Now, it’s possible the news has simply moved on and the bad newswriting featuring the term “nationalization” will return. But it’s also possible the editors and reporters acknowledged that the purchase of up to 3 percent of a bank’s assets does not equal government control and ownership, i.e., nationalization.

Seems like Treasury Secretary Paulson is also making the point, as reported in Bloomberg:

“The steps we’ve taken are absolutely the right steps, they’re bold steps, they’re strong steps to stabilize the financial markets and inject confidence into the banking system as well as capital,” Paulson said in an interview on CNBC television tonight. “I’m very confident that the moves we’ve taken will do just that.”
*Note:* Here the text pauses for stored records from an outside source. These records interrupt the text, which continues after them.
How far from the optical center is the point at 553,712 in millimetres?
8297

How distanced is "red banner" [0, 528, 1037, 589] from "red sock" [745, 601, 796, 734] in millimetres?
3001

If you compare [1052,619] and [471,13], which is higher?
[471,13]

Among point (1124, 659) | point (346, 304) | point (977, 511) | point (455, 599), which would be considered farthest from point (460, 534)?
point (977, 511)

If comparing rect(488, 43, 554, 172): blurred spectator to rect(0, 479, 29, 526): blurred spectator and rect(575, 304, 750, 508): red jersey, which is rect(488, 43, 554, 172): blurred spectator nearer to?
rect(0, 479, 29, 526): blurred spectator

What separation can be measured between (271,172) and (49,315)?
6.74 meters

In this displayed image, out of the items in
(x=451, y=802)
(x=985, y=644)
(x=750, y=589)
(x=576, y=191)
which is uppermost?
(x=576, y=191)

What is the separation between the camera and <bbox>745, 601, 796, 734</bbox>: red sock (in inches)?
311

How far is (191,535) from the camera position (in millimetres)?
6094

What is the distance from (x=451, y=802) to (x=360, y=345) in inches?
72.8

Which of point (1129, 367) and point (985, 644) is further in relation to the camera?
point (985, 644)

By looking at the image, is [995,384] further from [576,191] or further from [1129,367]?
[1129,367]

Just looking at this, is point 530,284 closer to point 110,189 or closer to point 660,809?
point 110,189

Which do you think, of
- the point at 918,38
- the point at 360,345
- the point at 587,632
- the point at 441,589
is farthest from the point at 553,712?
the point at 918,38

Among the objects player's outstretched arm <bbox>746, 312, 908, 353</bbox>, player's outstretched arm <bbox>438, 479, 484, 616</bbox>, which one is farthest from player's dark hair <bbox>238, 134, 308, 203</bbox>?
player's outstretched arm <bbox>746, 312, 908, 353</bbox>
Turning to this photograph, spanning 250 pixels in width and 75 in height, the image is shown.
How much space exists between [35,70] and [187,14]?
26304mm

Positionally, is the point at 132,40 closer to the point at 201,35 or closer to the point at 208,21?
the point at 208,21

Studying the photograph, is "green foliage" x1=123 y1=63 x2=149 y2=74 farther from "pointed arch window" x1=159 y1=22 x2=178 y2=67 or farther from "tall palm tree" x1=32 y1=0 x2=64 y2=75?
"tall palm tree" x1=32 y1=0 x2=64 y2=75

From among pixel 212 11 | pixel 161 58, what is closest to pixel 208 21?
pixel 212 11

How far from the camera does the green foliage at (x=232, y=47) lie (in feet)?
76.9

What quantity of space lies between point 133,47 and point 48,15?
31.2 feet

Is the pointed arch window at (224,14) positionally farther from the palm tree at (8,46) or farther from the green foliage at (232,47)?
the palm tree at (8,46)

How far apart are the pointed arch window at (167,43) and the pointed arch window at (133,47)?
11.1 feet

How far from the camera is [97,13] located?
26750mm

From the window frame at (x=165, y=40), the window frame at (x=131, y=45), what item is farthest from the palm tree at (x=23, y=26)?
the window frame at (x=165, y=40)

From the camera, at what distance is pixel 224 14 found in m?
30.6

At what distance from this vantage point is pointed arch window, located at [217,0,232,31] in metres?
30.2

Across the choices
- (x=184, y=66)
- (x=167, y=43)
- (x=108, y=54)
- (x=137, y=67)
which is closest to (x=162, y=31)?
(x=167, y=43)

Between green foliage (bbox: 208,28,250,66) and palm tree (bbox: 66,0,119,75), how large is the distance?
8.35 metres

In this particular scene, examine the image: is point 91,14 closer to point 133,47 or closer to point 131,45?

Paulson defended his proposal as “anything but” a nationalization of the country’s banking industry. He also distanced his effort from a U.K. plan to set aside as much as 50 billion pounds for equity stakes in the banks, provide 250 billion in interbank loan guarantees and 200 billion in a special liquidity program.

“What we’re doing is very different than what the British are doing,” he said.

Thank you, Mr. Secretary.

Larry Kudlow’s CNBC interview with Secretary Paulson is here.

Kudlow on the Market and Presidential Debates

Did you know the only successful accomplishment of the Bryanite populist movement of the 1890s was to update the old phrase, “Behind every cloud there’s a gold lining?” Really. Debased the sentiment in the process, but what the hell.

In any case, Larry Kudlow always seems to find the silver lining in the dark clouds of the market, swirling as they do. And he provides campaign advice to John McCain, but that’s beyond our purview.

Kudlow:

Another bad day for stocks, which seems to be a habit lately.

Fear is the big factor. Fear over the latest credit-crunch freeze-up in short-term lending markets. Fear over deepening recession. Fear over profits. Fear that Treasury-Fed bailouts — which grow larger by the minute — somehow won’t be enough. And fear that John McCain is going down in a three-house, Reid-Pelosi-Obama sweep that will raise taxes, embrace trade protectionism, end union secret ballots, and spend us into oblivion.

Amidst all this pessimism, permit me three silver linings: First, the strong dollar. Second, plunging energy prices that will generate an economy-wide tax-cut effect. And third, rapid money-supply growth after 18 months of flat money. In fact, on this last pint — which is so important — it looks like the Fed has un-pegged its fed funds target rate and is instead focused on pouring cash into the liquidity-starved global banking system. Meanwhile, the Treasury purchase plan for toxic assets will get off the ground sooner, not later. And the Fed is now backstopping the commercial paper market.

Against the rising tide of pessimism I would argue that these positives are planting the mustard seeds that will grow into the next bull-market prosperity. Believe it or not.